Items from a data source
_ _ _

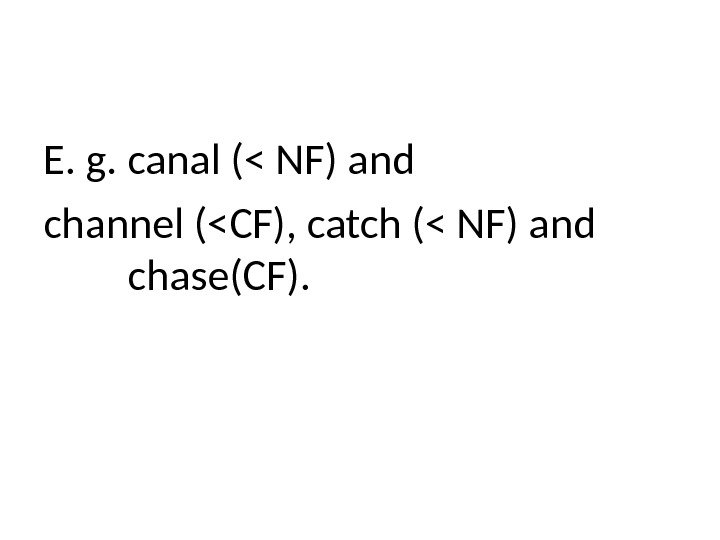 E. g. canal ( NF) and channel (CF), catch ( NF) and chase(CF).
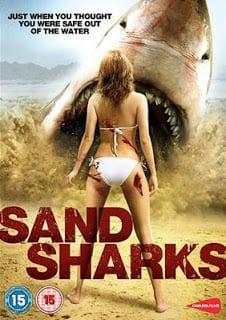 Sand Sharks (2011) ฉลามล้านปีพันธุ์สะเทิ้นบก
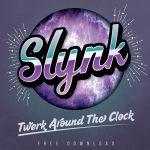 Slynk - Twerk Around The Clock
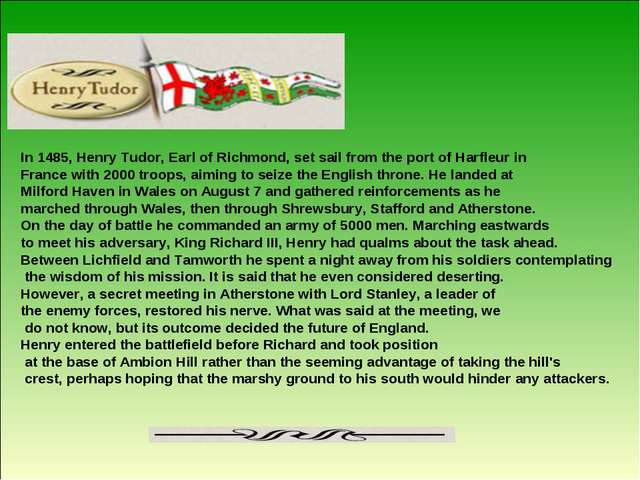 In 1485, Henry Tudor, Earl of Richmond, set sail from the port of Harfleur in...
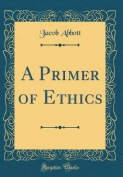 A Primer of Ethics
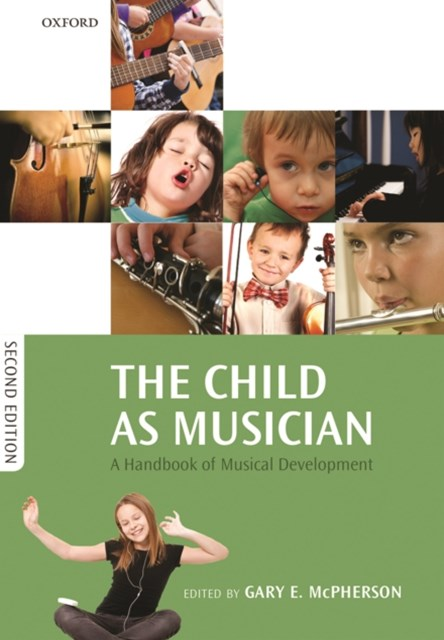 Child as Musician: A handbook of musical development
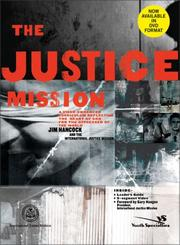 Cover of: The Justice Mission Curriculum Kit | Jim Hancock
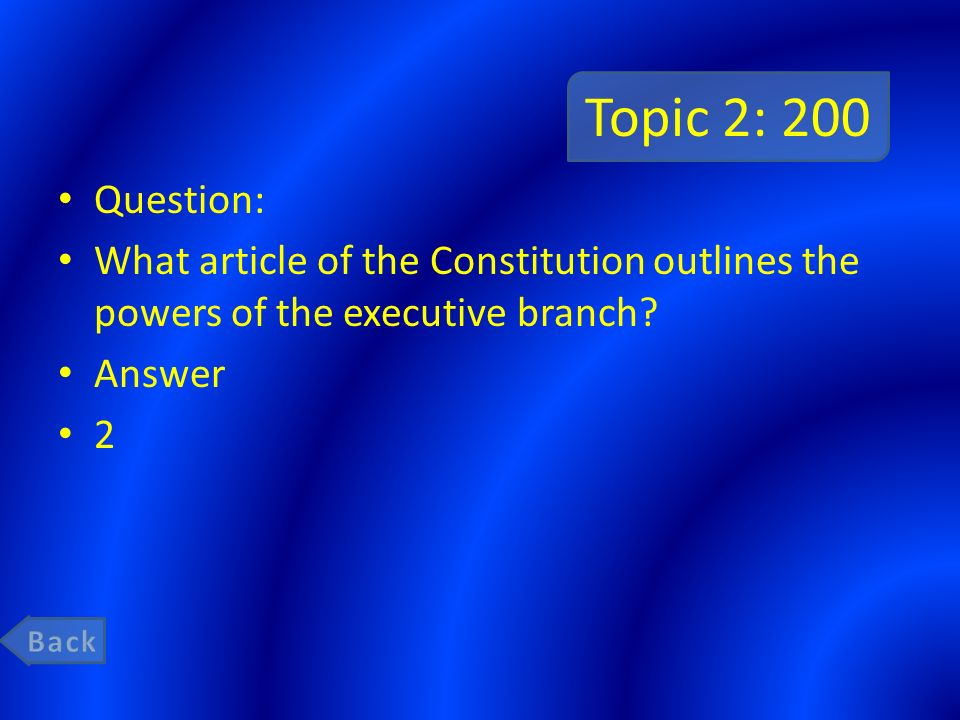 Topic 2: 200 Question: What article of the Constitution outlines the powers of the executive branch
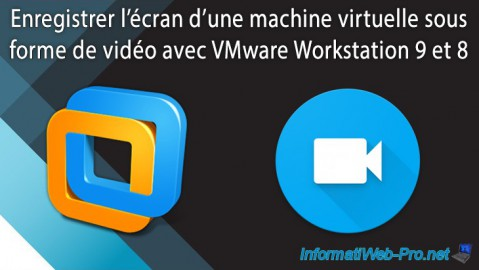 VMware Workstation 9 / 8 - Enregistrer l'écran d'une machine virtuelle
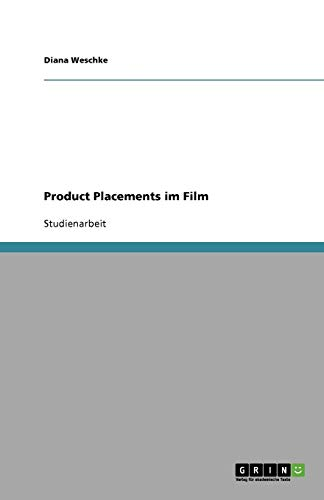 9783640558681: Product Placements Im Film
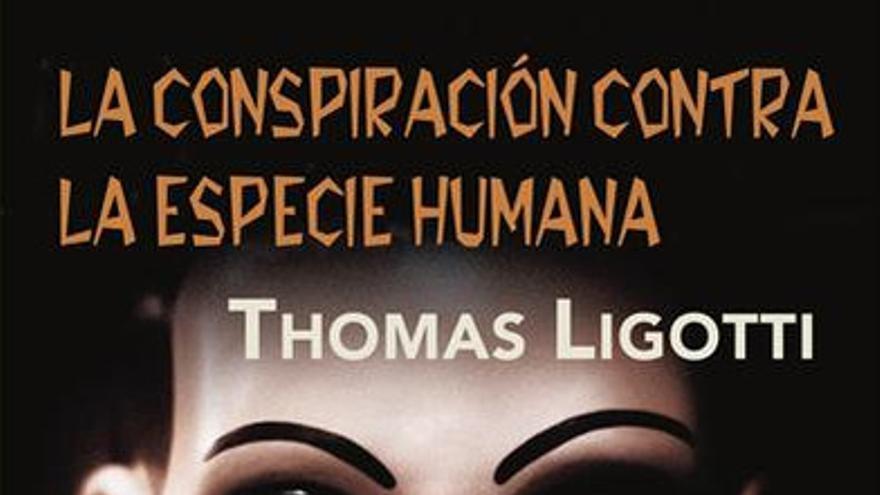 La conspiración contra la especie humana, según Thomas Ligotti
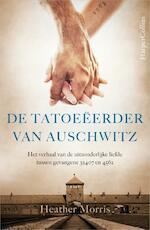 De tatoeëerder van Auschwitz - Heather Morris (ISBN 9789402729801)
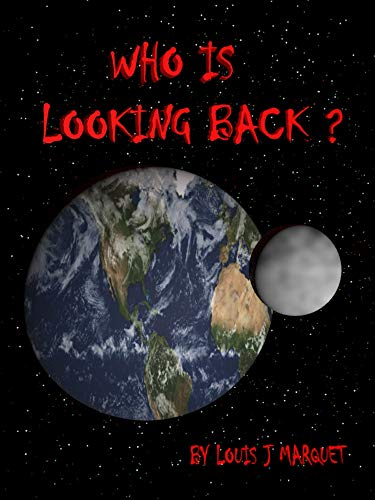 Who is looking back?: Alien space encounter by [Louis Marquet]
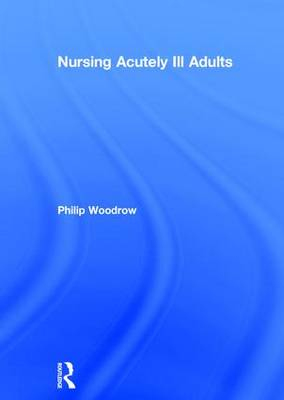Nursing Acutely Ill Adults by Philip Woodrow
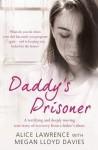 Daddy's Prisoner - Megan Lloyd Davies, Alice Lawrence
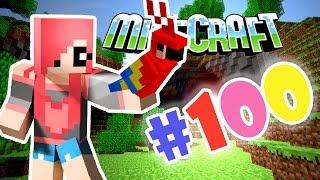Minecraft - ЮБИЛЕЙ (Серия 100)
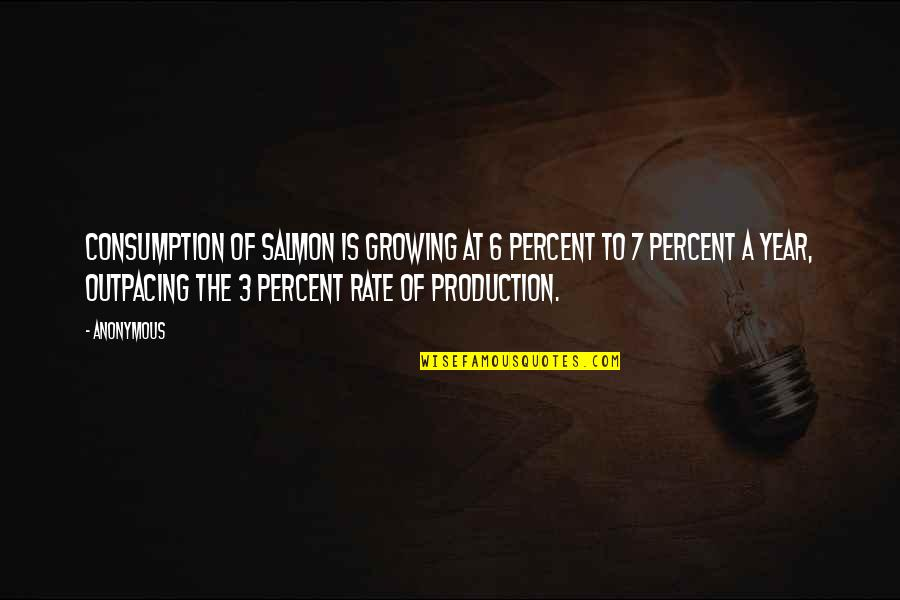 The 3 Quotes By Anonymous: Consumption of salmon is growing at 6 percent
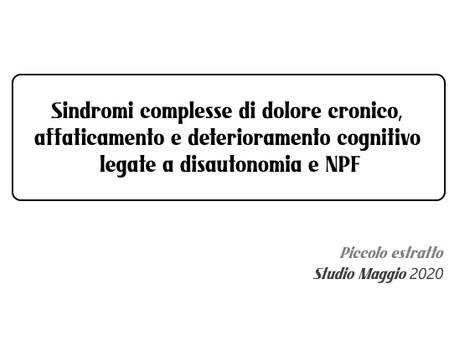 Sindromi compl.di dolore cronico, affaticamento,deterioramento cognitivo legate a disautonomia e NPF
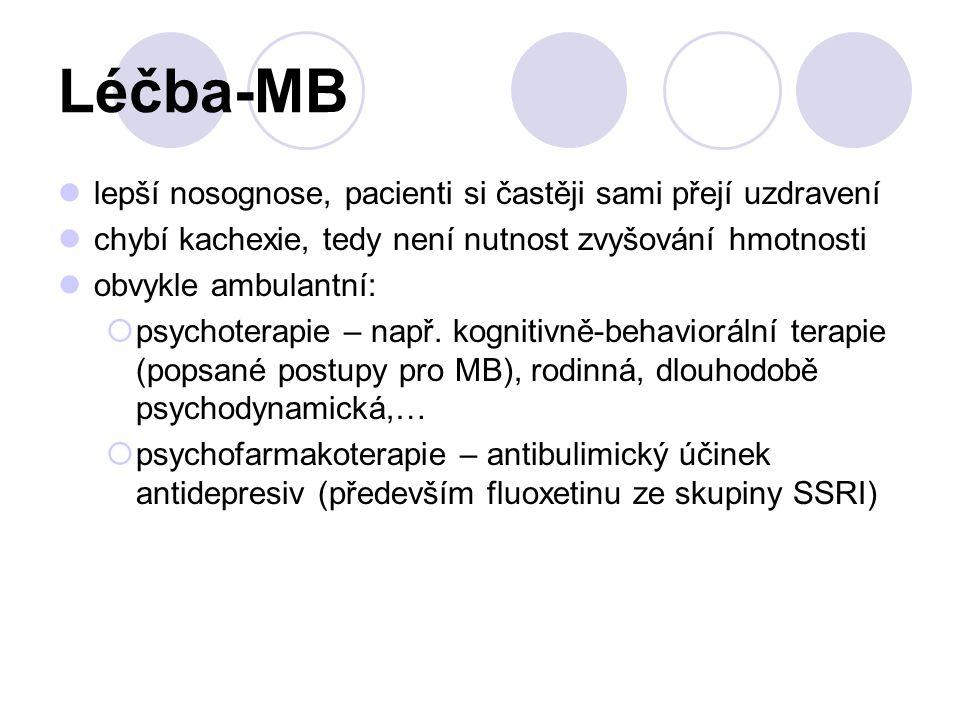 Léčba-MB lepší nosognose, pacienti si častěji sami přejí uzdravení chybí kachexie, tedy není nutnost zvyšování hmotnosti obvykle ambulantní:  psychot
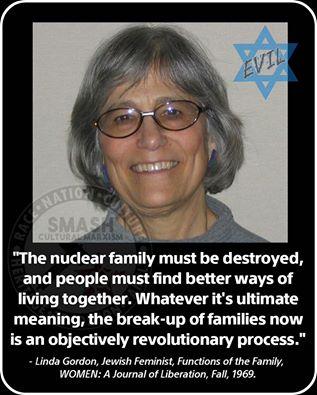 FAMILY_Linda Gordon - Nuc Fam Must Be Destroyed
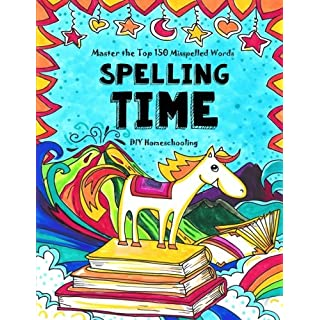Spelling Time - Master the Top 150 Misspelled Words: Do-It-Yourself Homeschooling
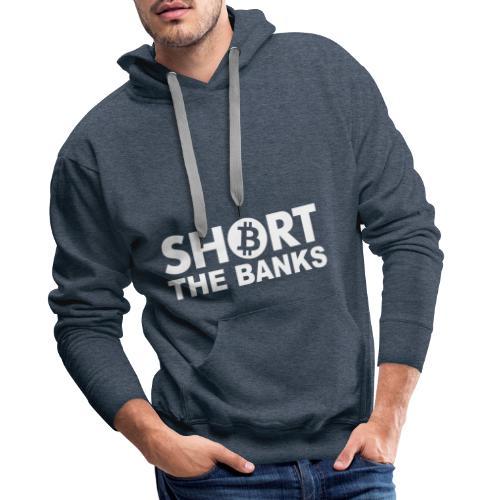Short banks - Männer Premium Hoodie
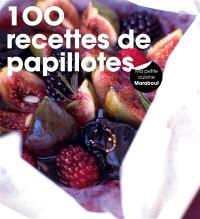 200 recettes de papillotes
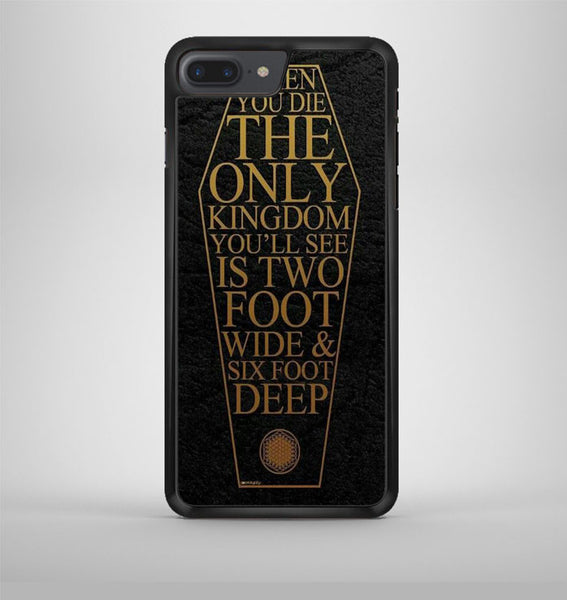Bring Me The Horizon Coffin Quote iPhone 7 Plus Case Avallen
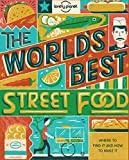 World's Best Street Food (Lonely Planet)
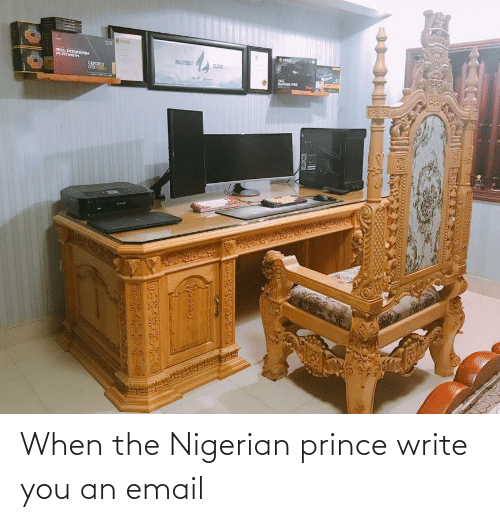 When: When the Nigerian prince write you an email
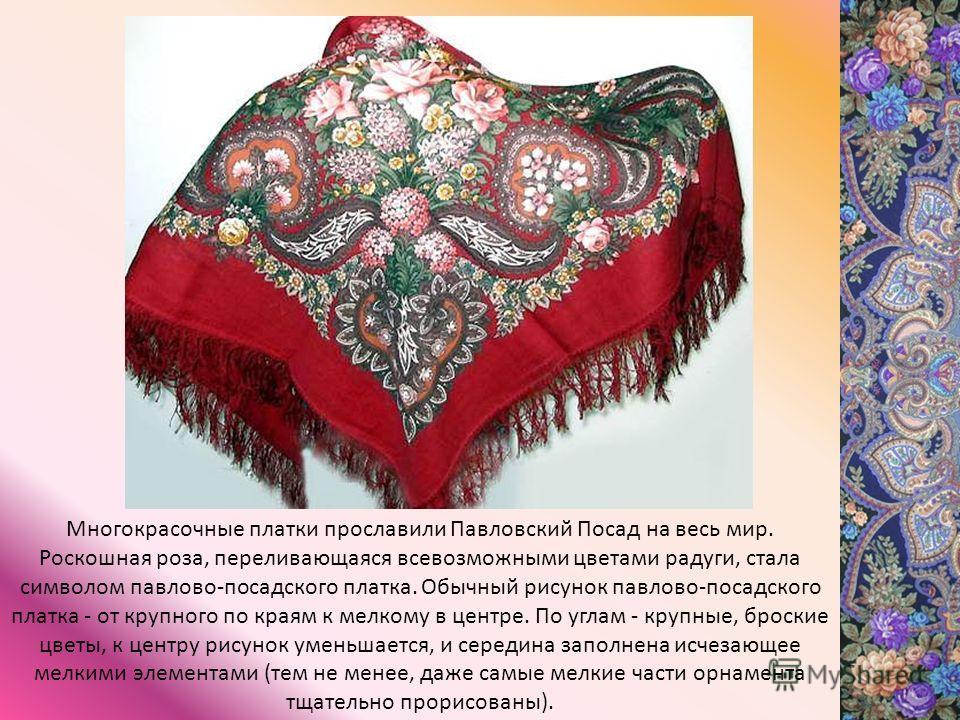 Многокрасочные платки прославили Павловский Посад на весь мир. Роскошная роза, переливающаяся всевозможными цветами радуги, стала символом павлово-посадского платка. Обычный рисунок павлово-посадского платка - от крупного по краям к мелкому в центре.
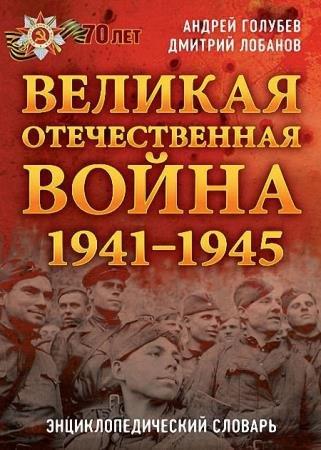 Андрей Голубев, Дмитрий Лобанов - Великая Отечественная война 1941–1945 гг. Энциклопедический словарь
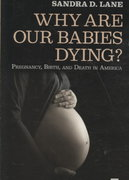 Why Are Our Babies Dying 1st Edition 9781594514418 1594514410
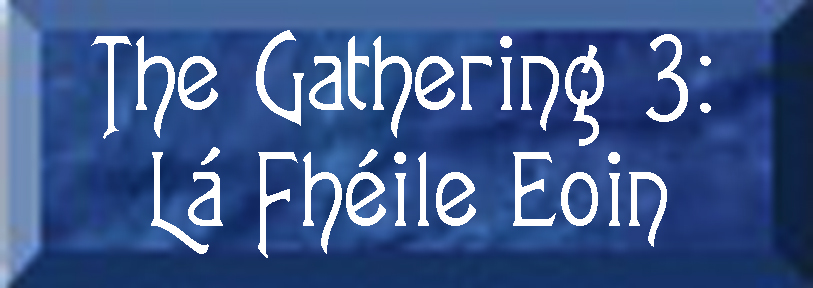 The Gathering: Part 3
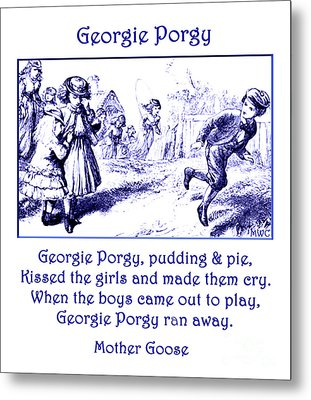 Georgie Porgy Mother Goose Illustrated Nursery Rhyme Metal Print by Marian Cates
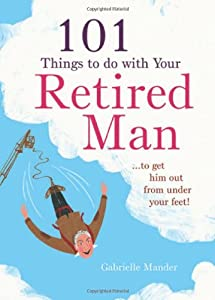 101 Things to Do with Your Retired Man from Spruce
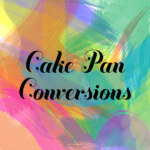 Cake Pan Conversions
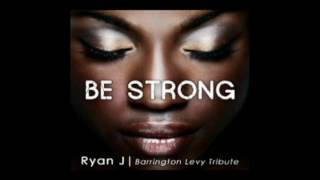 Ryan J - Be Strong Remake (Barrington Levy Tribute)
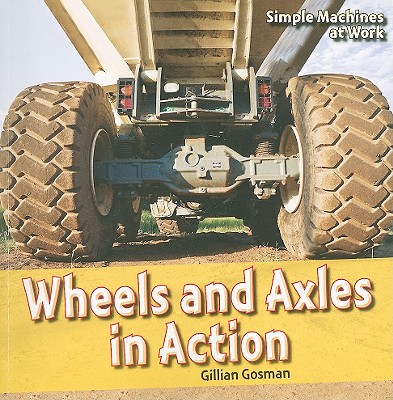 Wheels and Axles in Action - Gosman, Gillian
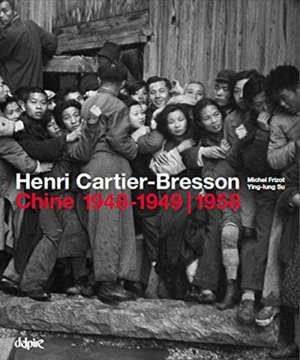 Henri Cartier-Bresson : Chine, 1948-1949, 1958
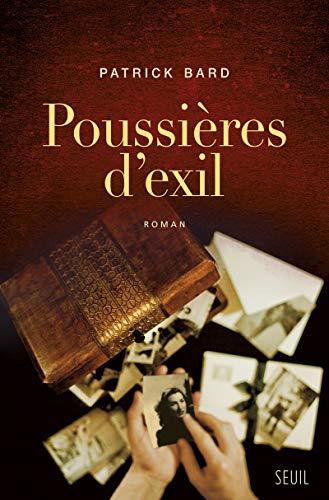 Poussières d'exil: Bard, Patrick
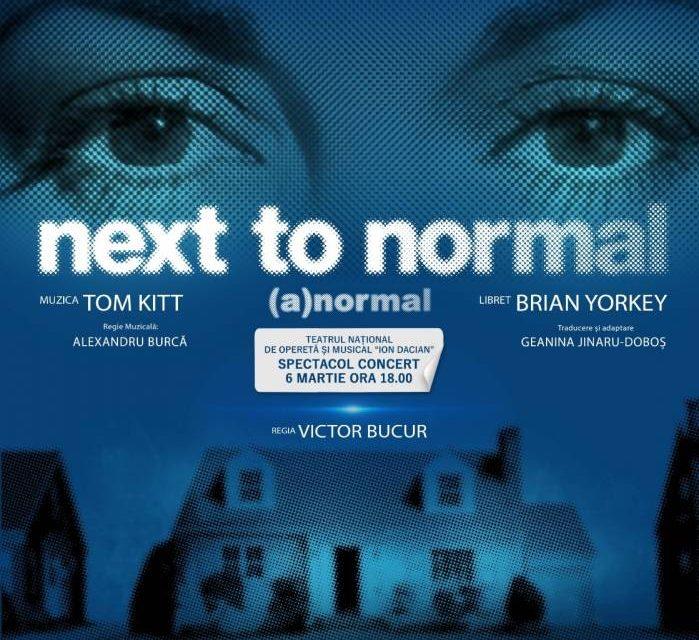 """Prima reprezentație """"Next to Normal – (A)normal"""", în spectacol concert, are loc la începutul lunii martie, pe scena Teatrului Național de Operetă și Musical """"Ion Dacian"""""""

_ _ _

Could you copy exactly, and with no pictures, the lines above from the one containing "Henri Cartier-Bresson : Chine, 1948-1949, 1958" through the last line, both included?

 Henri Cartier-Bresson : Chine, 1948-1949, 1958
 Poussières d'exil: Bard, Patrick
 """Prima reprezentație """"Next to Normal – (A)normal"""", în spectacol concert, are loc la începutul lunii martie, pe scena Teatrului Național de Operetă și Musical """"Ion Dacian"""""""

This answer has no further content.